[Records of scene-based questions]
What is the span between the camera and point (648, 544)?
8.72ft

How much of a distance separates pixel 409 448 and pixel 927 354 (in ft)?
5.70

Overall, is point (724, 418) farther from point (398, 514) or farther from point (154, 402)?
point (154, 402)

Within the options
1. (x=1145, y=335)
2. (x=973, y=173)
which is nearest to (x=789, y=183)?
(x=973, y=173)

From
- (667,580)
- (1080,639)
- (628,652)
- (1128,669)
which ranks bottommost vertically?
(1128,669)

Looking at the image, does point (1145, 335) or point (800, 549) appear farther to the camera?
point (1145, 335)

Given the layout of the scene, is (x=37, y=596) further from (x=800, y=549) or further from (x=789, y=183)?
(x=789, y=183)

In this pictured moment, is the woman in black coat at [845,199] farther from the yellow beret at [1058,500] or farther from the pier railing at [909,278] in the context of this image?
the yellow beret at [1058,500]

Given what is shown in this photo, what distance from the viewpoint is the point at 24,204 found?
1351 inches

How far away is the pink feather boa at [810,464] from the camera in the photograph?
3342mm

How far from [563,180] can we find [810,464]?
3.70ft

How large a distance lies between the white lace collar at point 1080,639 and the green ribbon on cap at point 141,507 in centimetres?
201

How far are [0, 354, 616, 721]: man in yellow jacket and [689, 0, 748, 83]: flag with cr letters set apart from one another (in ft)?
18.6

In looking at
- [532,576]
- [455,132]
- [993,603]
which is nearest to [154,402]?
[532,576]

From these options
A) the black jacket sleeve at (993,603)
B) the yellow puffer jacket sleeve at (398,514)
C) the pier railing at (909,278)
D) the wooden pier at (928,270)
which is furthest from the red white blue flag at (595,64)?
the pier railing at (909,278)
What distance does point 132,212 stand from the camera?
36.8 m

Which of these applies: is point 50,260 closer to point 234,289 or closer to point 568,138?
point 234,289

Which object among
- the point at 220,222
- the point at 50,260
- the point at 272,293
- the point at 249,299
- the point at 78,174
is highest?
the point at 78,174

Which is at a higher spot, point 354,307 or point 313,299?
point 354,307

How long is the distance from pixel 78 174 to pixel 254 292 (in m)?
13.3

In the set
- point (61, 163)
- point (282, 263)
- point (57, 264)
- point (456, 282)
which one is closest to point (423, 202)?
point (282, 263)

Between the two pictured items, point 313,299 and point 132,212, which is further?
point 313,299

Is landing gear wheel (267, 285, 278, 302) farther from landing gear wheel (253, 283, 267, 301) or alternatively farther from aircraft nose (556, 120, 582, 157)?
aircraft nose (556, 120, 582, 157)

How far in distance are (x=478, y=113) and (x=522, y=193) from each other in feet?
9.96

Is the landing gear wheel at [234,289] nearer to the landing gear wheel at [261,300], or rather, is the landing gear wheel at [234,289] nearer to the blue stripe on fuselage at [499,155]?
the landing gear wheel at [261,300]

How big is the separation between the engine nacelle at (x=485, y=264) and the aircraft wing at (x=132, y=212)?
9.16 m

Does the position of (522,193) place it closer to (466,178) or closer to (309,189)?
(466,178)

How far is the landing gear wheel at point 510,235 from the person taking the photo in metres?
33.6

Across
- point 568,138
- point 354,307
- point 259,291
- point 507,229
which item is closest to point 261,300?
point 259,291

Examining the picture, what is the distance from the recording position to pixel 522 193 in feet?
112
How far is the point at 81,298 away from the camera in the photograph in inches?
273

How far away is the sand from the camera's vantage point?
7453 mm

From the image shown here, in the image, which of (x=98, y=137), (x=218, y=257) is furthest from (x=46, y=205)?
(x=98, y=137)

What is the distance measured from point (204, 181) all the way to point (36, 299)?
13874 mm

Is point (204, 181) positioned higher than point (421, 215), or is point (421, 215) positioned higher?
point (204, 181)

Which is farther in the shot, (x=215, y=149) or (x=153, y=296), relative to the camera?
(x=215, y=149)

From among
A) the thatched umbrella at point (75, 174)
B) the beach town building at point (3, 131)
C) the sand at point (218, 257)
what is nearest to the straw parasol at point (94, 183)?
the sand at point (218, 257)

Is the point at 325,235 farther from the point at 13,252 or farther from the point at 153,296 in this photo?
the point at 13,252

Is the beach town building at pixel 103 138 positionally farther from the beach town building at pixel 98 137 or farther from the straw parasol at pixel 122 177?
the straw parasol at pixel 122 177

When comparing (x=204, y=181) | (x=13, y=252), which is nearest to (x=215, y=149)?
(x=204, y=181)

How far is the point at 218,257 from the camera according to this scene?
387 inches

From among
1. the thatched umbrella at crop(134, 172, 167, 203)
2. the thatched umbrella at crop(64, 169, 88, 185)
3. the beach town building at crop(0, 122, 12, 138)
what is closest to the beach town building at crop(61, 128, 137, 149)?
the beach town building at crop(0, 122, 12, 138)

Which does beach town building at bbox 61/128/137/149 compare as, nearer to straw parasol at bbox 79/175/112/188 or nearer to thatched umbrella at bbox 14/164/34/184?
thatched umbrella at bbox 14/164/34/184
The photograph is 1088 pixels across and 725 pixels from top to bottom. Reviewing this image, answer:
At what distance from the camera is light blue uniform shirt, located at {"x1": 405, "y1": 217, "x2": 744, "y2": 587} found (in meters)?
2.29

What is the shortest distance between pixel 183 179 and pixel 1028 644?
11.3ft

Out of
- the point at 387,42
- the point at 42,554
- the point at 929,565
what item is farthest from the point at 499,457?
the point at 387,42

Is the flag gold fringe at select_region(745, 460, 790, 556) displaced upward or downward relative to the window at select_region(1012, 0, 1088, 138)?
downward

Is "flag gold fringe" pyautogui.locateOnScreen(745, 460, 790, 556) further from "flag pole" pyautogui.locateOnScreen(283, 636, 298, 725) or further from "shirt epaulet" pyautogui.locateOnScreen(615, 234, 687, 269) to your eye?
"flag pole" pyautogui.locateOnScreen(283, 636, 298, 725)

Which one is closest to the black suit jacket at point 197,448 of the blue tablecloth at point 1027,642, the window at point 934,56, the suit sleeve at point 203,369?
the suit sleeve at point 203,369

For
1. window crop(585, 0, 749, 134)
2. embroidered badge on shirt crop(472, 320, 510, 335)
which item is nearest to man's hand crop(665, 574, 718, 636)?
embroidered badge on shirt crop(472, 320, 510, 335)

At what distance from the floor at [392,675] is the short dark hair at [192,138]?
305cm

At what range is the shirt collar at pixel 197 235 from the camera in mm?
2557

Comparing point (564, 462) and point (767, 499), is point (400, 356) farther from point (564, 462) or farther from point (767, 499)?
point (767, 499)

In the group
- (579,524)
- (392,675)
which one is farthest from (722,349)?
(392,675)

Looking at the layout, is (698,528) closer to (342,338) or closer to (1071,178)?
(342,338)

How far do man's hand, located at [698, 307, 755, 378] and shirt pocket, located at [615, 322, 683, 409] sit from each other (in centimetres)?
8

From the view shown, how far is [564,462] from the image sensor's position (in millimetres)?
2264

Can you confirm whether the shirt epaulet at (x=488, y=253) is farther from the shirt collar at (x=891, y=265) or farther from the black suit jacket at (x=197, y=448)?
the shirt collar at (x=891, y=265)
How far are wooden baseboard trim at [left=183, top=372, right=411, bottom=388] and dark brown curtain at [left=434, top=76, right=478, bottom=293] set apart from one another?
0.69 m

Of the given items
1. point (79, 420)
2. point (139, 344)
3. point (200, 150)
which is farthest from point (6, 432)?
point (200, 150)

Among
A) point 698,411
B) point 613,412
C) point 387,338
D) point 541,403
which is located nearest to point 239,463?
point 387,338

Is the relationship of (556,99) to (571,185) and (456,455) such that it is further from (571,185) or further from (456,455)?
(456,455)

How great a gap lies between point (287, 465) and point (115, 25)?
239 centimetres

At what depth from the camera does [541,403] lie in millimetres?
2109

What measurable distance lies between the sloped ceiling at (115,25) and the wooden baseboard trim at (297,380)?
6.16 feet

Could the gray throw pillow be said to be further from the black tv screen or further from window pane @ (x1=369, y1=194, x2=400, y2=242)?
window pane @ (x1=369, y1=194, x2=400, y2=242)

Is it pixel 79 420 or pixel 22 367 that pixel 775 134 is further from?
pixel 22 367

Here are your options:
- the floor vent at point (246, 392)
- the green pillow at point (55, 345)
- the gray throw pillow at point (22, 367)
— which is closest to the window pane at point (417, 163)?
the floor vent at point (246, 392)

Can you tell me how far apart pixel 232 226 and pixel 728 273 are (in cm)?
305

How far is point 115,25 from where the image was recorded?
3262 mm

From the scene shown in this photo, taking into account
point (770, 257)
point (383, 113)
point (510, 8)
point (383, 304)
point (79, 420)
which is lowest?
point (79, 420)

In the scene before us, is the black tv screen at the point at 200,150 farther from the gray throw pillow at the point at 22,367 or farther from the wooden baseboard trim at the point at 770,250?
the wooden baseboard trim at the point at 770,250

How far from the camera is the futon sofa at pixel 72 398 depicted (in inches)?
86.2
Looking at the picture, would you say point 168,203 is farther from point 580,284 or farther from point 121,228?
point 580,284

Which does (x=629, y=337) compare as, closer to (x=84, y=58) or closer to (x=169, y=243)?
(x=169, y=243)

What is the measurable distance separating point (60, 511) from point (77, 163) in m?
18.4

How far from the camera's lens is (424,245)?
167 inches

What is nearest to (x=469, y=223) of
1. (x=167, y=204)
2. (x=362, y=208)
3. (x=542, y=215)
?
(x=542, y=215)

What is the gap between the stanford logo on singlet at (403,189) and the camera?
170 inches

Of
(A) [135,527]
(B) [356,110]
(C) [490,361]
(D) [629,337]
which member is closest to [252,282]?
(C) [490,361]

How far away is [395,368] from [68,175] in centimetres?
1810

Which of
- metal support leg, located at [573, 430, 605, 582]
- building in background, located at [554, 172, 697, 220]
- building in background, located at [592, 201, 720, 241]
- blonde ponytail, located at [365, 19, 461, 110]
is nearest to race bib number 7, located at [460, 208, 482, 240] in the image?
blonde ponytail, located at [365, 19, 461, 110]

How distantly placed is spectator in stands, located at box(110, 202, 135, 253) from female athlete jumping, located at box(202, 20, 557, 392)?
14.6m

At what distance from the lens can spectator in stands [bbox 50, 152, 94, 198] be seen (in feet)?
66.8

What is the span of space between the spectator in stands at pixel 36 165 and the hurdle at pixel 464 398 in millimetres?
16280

Exercise brief:
Reproduce the lines of the entries above exactly, but only from the line containing "What is nearest to (x=469, y=223) of" through the final line.

Response to the exercise:
What is nearest to (x=469, y=223) of
1. (x=167, y=204)
2. (x=362, y=208)
3. (x=542, y=215)
?
(x=542, y=215)

What is the gap between the stanford logo on singlet at (403,189) and the camera?
170 inches

Of
(A) [135,527]
(B) [356,110]
(C) [490,361]
(D) [629,337]
which member is closest to [252,282]?
(C) [490,361]

How far away is [395,368] from [68,175] in centimetres?
1810

Which of
- metal support leg, located at [573, 430, 605, 582]
- building in background, located at [554, 172, 697, 220]
- building in background, located at [592, 201, 720, 241]
- blonde ponytail, located at [365, 19, 461, 110]
is nearest to race bib number 7, located at [460, 208, 482, 240] in the image?
blonde ponytail, located at [365, 19, 461, 110]

How distantly placed is spectator in stands, located at box(110, 202, 135, 253) from female athlete jumping, located at box(202, 20, 557, 392)?
14.6m

At what distance from the lens can spectator in stands [bbox 50, 152, 94, 198] be seen (in feet)?
66.8

What is the span of space between the spectator in stands at pixel 36 165 and the hurdle at pixel 464 398 in millimetres?
16280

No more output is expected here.